Victor - 'My question was if you supplant the creator with an evolutionary process, then couldnt we say "It's a dog eat dog world, and we're top dogs," and on that basis deny someone those rights.'

What happens if the creator creates through an evolutionary process?

Edwardtbabinski said...

Both the Brits and Americans claimed "God" was on their side. You probably had to back then when speaking about politics at all. As for "equality," St. Paul preached "equality" in Christ, but then proceeded to add that men were the "head" of the family, and "slaves" had to remain obedient to their masters, and everyone should "obey the powers that be, put there by God." That's "equality" for you, straight from the Bible. Even Jesus got into the act adding [in a parable] that "The slave who did not his master's will was beaten with many stripes."

Unknown said...

Edward T. Babinski said...
"As for "equality," St. Paul preached "equality" in Christ, but then proceeded to add that men were the "head" of the family, and "slaves" had to remain obedient to their masters, and everyone should 'obey the powers that be, put there by God.' That's "equality" for you, straight from the Bible. Even Jesus got into the act adding [in a parable] that 'The slave who did not his master's will was beaten with many stripes.'"

That is a blatant and irresponsible mis-reading of scripture. To take time to refute those claims individually would be a complete waste of time.

Edwardtbabinski said...

You not only redated the post, but added the old comments I had made there as well.

But since you're reinvestigating the matter may I add that I find the matter of getting to the bottom of "self-evident truths" as involving an endless debate? Just because you cease asking questions as some point and declare that this or that is "self-evident truth" does not make it so, does not end all questions.

Is it "self-evident" that all men are created equal? "Created?" What does one mean by that today? And "equal?" "Equal" how? In exactly what manner of ways are "all men equal?" And by what unquestionable means could one measure this assumed equality (whatever that means) of all persons?

And why the patriarchal non-inclusive language, "all men?" Is that the best anyone can ever do, communication wise?

I suggest that "equality" as spoken of in the Declaration of Independence must be considered in contrast to the "inequality" of having the land of the colonists being taxed (and parceled out to relatives and friends) by a far off "king" who was believed to have been granted by God a state that was "more equal" than that of other men in Britain or the U.S. The "divine right of kings" was being disputed, and the right of people to rule themselves and form their own governments.

This is in contrast to the apostle Paul's letters by the way about the divine necessity of "obeying the powers that be, for they are put there by God."

Anonymous said...

While I certainly admire TJ and the Declaration and acknowledge the change they brought about, I'd have to agree with the theme of the last post by ETB.
********************
§ COMPLETE THE FOLLOWING
[1] According to the comment thread on equality, what did both the Brits and the Americans claim?
[2] Count the lines of the rows that contain the word "balcony", and give only that number.
The comment thread and the rows were taken from unrelated sources.

(Questions about scenes in pictures)
********************
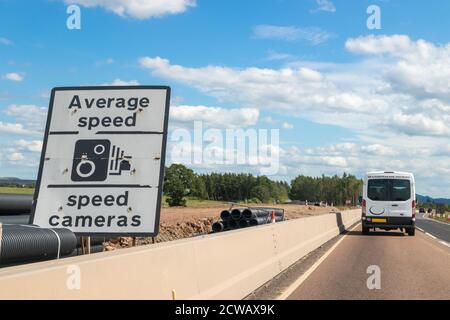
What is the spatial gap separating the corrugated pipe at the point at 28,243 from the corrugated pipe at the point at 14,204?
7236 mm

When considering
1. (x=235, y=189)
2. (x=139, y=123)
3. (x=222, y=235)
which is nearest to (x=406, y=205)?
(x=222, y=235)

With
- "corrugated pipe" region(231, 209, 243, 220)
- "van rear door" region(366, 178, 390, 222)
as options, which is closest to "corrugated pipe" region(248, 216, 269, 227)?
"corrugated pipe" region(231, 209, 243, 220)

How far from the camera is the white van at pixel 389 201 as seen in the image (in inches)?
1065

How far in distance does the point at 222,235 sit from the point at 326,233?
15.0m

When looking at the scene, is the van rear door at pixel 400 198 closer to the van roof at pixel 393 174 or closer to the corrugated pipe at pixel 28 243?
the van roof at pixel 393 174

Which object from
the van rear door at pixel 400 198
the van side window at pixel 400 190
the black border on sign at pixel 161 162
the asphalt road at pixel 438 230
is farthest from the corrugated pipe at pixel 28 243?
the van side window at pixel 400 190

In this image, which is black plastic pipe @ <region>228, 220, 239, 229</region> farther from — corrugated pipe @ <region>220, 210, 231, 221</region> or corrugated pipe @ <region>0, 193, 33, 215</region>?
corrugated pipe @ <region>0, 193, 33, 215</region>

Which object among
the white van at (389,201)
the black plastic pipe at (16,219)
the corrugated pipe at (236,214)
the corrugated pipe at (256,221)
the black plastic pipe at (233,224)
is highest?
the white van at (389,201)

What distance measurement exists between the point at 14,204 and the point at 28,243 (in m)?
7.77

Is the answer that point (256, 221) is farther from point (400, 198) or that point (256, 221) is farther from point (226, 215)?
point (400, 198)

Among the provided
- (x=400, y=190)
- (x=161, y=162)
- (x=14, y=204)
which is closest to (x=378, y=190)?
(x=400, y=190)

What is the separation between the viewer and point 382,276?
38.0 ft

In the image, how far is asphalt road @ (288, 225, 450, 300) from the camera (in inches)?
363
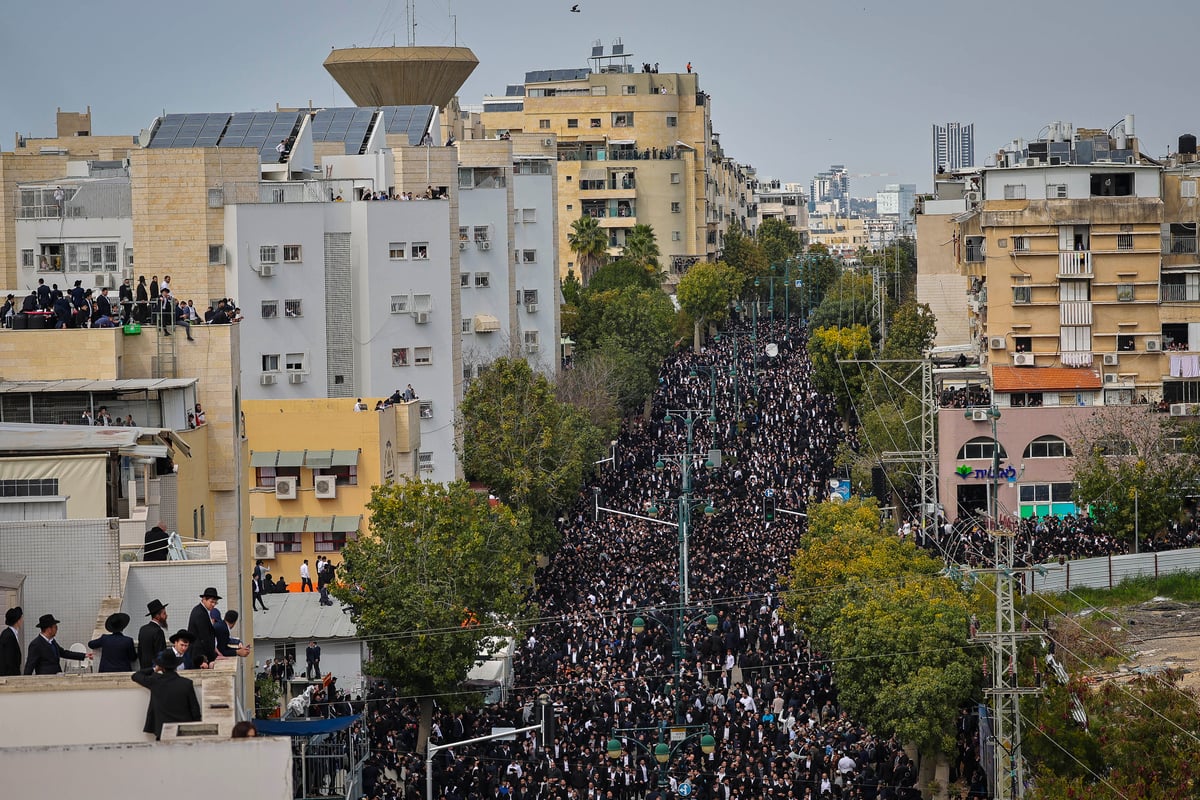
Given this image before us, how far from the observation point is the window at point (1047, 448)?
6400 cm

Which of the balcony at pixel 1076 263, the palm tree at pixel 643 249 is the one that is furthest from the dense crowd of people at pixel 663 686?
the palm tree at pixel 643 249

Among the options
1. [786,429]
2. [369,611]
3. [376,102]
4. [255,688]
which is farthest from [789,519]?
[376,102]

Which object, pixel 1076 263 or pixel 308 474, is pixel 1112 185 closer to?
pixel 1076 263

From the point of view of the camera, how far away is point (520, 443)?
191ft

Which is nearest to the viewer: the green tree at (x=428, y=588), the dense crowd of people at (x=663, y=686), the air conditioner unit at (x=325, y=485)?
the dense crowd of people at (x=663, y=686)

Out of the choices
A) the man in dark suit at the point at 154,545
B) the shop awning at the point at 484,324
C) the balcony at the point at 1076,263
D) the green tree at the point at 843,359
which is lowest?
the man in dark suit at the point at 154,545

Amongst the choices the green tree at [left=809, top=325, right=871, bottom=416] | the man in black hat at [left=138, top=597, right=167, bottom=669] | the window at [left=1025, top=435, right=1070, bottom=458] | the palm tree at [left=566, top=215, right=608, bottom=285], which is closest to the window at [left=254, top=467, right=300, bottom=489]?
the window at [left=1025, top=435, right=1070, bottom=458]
********************
§ TASK-BY-TASK RESULTS
[1] They both claimed "God" was on their side.

[2] 2